THE CANADIAN PRESS
OTTAWA–Allowing Canadians to vote electronically may be the remedy for the ever-dwindling percentage of voters who bother to exercise their democratic rights, Elections Canada suggests.
In a report released late Friday, the independent electoral watchdog says it will push this fall for legislative changes that would allow it to implement online registration of voters.
And it wants parliamentary approval to conduct an electronic voting test-run in a byelection by 2013.
The report notes that only 58.8 per cent of registered voters actually cast ballots during last October’s federal election – the worst-ever voter turnout in Canadian history.
“It would appear that voting competes with other daily priorities for a substantial number of electors,” says the report, summarizing the results of surveys, focus groups and other evaluations commissioned by Elections Canada in the wake of the Oct. 14 vote.
“In that sense, Elections Canada’s efforts to make registration and voting more accessible and convenient for electors (e.g., through initiatives such as e-registration and an eventual e-voting pilot) appear to be well positioned.
“By working at ‘bringing the ballot to the elector,’ we may contribute to mitigating some of the reasons for lower turnout.”
A survey conducted for the agency found that 57 per cent of those who didn’t vote in the last election blamed “everyday situations” – such as being on holiday, being too busy, family obligations or work schedules – for their failure to cast ballots.
Thirty-six per cent cited negative attitudes toward politics or political parties, including 14 per cent who said they were too apathetic and eight per cent who said they were too cynical to bother voting.
The survey also found considerable public interest in making it easier to vote. Fifty-eight per cent of electors said they’d be likely to use the Internet to register and 54 per cent said they’d be likely to use it to vote.

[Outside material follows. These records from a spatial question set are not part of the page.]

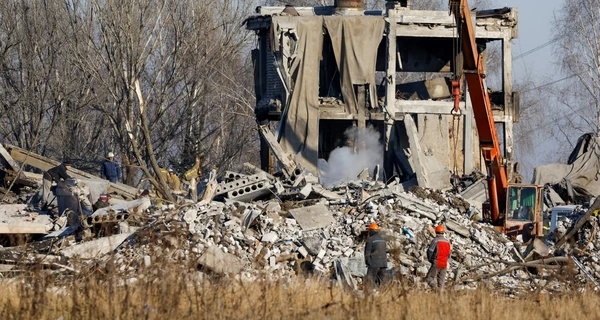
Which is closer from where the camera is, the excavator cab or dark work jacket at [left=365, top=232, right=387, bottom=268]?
dark work jacket at [left=365, top=232, right=387, bottom=268]

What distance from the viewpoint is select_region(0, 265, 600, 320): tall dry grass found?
10898 millimetres

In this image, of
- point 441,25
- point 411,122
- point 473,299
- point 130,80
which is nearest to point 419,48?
point 441,25

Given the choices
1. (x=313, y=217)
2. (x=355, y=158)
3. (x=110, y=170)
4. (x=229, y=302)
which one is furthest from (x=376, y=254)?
(x=355, y=158)

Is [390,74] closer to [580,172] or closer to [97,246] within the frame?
[580,172]

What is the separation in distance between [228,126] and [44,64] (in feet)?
28.6

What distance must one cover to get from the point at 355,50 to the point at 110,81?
7.93 metres

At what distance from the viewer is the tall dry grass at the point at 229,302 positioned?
35.8 feet

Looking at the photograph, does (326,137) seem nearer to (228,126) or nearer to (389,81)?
(389,81)

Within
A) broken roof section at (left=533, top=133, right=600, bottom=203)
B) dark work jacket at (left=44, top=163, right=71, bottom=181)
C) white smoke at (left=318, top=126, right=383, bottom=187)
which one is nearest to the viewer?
dark work jacket at (left=44, top=163, right=71, bottom=181)

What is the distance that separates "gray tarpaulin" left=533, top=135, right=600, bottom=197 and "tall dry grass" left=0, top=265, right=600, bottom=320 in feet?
45.6

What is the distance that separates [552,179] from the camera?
27.6 meters

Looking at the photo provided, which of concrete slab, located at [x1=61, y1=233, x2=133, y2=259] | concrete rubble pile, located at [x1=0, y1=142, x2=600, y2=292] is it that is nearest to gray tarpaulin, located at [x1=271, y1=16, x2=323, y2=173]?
concrete rubble pile, located at [x1=0, y1=142, x2=600, y2=292]

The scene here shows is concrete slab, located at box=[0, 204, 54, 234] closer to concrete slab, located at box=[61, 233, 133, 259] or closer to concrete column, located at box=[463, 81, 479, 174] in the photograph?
concrete slab, located at box=[61, 233, 133, 259]

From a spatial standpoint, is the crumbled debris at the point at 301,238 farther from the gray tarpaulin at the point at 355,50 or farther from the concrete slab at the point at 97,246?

Among those who didn’t vote in the last election, the survey found 55 per cent said they’d be likely to use the Internet to vote if the service was available.

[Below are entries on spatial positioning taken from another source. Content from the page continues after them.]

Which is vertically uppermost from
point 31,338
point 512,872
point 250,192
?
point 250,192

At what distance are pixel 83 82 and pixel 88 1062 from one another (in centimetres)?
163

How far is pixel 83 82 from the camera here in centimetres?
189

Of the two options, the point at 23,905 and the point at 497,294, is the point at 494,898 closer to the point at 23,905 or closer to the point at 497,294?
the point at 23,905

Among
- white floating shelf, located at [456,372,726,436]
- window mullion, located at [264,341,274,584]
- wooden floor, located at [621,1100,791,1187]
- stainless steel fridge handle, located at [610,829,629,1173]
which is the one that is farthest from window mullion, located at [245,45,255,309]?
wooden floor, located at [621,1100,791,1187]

Sixty-four per cent of non-voting young people and 41 per cent of non-voting aboriginal electors – two of the groups with the lowest voter turnout – said the same.
The report suggests electronic voting may also benefit Canadian Forces members and other Canadians living temporarily outside the country. If they want to vote, their only option at the moment is to obtain a special mail-in ballot.

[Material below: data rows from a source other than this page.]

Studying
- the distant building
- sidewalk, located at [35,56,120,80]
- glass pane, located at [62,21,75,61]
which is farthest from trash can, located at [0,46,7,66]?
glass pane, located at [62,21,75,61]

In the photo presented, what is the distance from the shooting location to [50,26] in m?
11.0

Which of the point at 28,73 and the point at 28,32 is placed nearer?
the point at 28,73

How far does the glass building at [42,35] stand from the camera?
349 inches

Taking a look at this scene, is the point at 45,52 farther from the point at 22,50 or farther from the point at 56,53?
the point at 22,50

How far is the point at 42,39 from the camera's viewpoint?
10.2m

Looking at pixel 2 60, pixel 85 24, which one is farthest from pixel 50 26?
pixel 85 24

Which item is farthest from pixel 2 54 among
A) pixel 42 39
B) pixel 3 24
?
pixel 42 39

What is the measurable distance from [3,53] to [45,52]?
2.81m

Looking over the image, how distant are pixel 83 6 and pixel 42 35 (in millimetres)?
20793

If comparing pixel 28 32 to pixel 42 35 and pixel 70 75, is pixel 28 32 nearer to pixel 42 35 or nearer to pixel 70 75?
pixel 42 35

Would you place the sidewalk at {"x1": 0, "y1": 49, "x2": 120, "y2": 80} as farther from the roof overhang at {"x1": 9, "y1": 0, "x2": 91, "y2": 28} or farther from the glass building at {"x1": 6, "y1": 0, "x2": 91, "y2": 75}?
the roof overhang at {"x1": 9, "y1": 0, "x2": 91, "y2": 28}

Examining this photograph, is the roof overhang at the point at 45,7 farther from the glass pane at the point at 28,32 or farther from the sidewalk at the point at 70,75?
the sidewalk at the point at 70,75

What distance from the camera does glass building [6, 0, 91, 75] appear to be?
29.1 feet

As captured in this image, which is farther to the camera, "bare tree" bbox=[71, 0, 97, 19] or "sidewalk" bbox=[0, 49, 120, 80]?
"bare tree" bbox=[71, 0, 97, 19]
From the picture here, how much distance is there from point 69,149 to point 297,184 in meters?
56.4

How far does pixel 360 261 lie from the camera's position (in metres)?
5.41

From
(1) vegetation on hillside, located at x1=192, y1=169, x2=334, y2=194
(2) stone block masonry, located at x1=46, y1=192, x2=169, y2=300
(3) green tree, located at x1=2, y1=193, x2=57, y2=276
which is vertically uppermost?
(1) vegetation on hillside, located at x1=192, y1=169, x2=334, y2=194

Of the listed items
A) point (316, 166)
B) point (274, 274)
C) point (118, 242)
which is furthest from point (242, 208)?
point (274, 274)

However, the report says many out-of-country voters have missed the deadline because of the relatively complicated special ballot procedure, combined with the short election time frame and limitations of the postal service.
Last October, 3,675 special ballots were received two weeks after election day, too late to be counted.
“This is an area where we believe electors would benefit from online services.”
While voters seem to like the idea, candidates are not quite so keen.
A survey of candidates in the last election found 75 per cent believe voters should be able to register online. But when it comes to actually casting ballots via the Internet, 48 per cent of candidates were opposed and 46 per cent were in favour.
“The survey indicates that most Canadians are interested in online registration and voting,” the report concludes.
“In view of the number of Canadians who are interested in accessing electoral services online, our efforts to put e-registration in place and to test e-voting are well aligned to their needs.”